O servo não tinha obrigação de ficar, mas queria ficar – ele amava seu mestre e fez uma escolha voluntária para se tornar escravo dele. Ao fazer isso, ele não estava apenas se inscrevendo para mais um período de seis anos – estava assumindo um compromisso vitalício. Ele estava desistindo de todos os seus direitos e se rendendo – permanentemente – ao seu mestre.

Este não era apenas um acordo contratual. Não se tratava de ser um funcionário ou empregado. Esse era o ato de um homem que voluntariamente disse a alguém que conhecia, que amava e em quem confiava: “Sou seu – pertenço a você e quero passar o resto da minha vida servindo-o”.

Não havia segredo sobre a natureza do novo relacionamento do servo com seu mestre. A transação era realizada em uma cerimônia pública em que a rendição era reconhecida de maneira visível e dolorosa. Um instrumento afiado era usado para furar a orelha do servo, significando obediência à voz de seu mestre.

A decisão era irreversível. A partir desse momento, ele sempre seria marcado como um escravo. . . sempre teria um furo na orelha para lembrá-lo de que não era seu, e nunca mais seria.

O retrato realizado

Em nenhum lugar nas Escrituras ou nos registros históricos antigos encontramos um único exemplo no qual um servo fez essa escolha referida em Êxodo 21. Então, por que Deus sugeriu esse cenário?

Como muitos outros retratos no Antigo Testamento, acredito que este tem como propósito nos apontar para Cristo e retratar nosso relacionamento com Ele.

O Novo Testamento nos diz que, quando o Senhor Jesus veio a esta terra, Ele tomou “a forma de um servo [doulos – a forma mais baixa de escravo]” (Filipenses 2: 7). Em obediência à vontade de Seu Pai e por amor a Ele – e pela noiva e família que Seu Pai lhe dera – Ele se humilhou e se ofereceu como escravo, para que pudesse libertar aqueles que estavam escravizados pelo pecado (Hebreus 2: 10-18).

Falando profeticamente da morte expiatória de Cristo, o salmista escreveu: “Sacrifício e oferta não pediste, mas abriste (ou furaste) os meus ouvidos (ou orelhas)…Tenho grande alegria em fazer a tua vontade, ó meu Deus.”  (Salmo 40: 6, 8).

No Novo Testamento, os apóstolos Pedro e Paulo, juntamente com Tiago e Judas (ambos meios-irmãos do Senhor Jesus), seguiram os passos daquele Grande Escravo quando cada um se identificou como um doulos – um servo, escravo de Jesus Cristo. Paulo disse: “Eu carrego no meu corpo as marcas do Senhor Jesus” (Gálatas 6:17). O que ele estava dizendo? “Sou um homem com um furo na orelha. Sou o escravo de Jesus Cristo.”

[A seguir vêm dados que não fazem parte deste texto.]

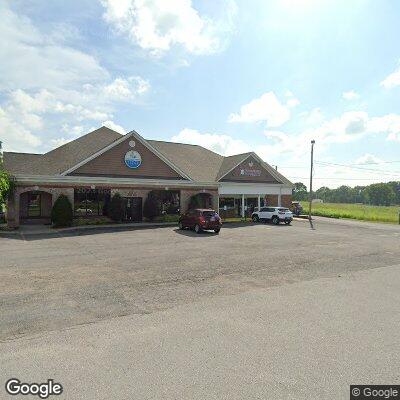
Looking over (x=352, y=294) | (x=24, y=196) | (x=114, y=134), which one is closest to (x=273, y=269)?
(x=352, y=294)

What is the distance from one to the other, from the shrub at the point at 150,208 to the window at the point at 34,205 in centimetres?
851

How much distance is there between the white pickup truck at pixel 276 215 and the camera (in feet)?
110

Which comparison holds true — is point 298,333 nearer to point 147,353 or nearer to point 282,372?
point 282,372

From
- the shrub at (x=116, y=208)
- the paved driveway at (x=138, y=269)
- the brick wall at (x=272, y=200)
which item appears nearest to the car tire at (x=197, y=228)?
the paved driveway at (x=138, y=269)

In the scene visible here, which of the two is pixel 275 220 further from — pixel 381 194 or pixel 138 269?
pixel 381 194

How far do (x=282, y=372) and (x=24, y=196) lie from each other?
2766 centimetres

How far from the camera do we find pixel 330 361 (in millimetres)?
5293

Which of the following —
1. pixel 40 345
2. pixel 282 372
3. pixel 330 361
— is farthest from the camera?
pixel 40 345

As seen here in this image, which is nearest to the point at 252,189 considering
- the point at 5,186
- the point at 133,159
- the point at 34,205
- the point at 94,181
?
the point at 133,159

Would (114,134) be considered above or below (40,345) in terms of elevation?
above

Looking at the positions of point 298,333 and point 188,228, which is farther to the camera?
point 188,228

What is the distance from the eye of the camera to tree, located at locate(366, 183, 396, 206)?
162625mm

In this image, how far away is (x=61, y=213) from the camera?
1024 inches

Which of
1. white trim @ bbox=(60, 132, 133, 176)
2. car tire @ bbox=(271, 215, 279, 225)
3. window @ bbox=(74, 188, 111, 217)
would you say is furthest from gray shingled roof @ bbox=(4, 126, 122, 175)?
car tire @ bbox=(271, 215, 279, 225)
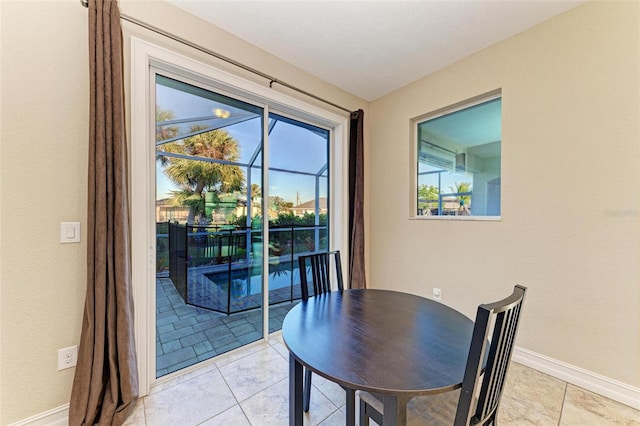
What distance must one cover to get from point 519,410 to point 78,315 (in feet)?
9.19

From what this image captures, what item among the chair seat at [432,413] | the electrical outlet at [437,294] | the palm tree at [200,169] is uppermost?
the palm tree at [200,169]

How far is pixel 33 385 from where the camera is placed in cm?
135

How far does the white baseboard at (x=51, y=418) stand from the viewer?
134 cm

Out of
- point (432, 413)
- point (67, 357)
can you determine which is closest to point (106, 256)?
point (67, 357)

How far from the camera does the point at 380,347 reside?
1.04m

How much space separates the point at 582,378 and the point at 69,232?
358cm

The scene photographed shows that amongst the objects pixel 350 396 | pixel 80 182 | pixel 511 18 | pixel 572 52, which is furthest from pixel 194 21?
pixel 572 52

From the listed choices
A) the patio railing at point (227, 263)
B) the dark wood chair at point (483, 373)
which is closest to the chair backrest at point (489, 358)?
the dark wood chair at point (483, 373)

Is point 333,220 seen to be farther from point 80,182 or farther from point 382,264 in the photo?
point 80,182

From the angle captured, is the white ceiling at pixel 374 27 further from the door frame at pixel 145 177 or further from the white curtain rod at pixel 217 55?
the door frame at pixel 145 177

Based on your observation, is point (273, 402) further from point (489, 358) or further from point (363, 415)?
point (489, 358)

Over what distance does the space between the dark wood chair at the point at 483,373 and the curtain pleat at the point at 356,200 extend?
6.17 ft


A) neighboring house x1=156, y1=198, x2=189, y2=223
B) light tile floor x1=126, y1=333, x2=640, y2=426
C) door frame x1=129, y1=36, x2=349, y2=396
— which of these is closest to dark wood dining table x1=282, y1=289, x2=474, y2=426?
light tile floor x1=126, y1=333, x2=640, y2=426

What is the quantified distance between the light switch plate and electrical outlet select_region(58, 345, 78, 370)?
64 cm
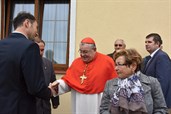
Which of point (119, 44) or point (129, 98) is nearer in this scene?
point (129, 98)

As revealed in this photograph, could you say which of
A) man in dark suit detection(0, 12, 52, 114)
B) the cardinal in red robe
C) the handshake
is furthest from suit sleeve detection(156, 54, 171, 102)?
man in dark suit detection(0, 12, 52, 114)

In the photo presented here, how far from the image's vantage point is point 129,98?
307 centimetres

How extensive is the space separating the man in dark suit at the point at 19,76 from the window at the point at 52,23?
3356 mm

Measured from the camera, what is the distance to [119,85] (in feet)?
10.5

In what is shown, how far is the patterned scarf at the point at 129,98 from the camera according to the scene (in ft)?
9.90

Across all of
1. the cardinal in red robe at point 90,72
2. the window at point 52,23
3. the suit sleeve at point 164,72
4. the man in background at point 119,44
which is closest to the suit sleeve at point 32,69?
the cardinal in red robe at point 90,72

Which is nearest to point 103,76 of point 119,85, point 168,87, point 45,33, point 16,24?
point 168,87

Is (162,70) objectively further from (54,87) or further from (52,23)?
(52,23)

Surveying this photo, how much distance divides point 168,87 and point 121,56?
171 cm

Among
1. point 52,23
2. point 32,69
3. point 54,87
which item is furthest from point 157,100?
point 52,23

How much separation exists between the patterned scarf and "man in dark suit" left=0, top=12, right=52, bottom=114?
671 mm

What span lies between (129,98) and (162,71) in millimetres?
1630

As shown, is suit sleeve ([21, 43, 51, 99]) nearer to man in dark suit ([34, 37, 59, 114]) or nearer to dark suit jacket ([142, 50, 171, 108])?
man in dark suit ([34, 37, 59, 114])

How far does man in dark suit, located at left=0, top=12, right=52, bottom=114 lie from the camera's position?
9.66 feet
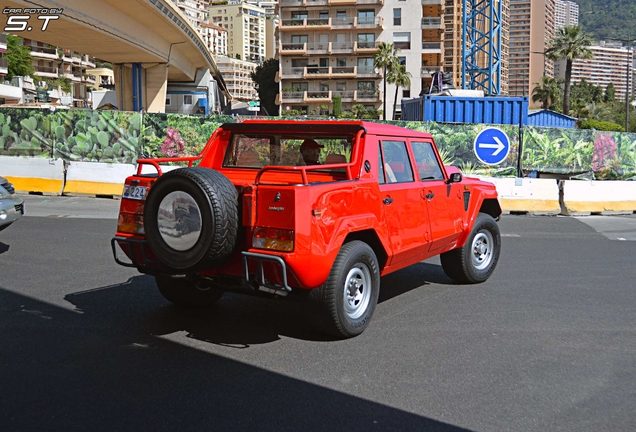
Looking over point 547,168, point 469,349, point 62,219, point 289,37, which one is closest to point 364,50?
point 289,37

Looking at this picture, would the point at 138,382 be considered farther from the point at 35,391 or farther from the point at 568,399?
the point at 568,399

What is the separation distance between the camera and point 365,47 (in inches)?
3268

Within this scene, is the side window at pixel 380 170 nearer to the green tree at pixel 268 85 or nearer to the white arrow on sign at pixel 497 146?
the white arrow on sign at pixel 497 146

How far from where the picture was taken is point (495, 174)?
1841cm

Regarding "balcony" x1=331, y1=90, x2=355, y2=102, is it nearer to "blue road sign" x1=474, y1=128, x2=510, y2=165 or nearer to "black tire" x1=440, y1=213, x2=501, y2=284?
"blue road sign" x1=474, y1=128, x2=510, y2=165

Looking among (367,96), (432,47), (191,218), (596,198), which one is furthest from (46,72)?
(191,218)

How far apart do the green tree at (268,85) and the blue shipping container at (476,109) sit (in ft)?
244

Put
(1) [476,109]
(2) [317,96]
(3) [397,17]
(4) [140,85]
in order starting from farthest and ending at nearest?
(3) [397,17] → (2) [317,96] → (4) [140,85] → (1) [476,109]

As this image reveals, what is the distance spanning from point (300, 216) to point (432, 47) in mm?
85090

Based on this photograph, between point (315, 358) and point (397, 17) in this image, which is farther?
point (397, 17)

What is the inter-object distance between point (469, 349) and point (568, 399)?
3.73 feet

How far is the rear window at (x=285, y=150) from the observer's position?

Hoje eu creio que não há maior chamado do que ser marcado como Seu escravo― optar por dar a minha vida em serviço ao Mestre a quem aprendi conhecer, amar e confiar. Por muitos anos, minha oração tem sido: “Oh, Deus, faça de mim uma mulher com um furo na orelha; quero ser identificada como uma escrava de Jesus Cristo.”

Agora, não pense que isso me faz uma pessoa super espiritual. Nada que Ele pede de mim poderia começar a pagar a dívida que eu lhe devo. Além disso, este coração que Ele me deu deveria ser ― e pode ser ― o coração de cada filho e filha de Deus.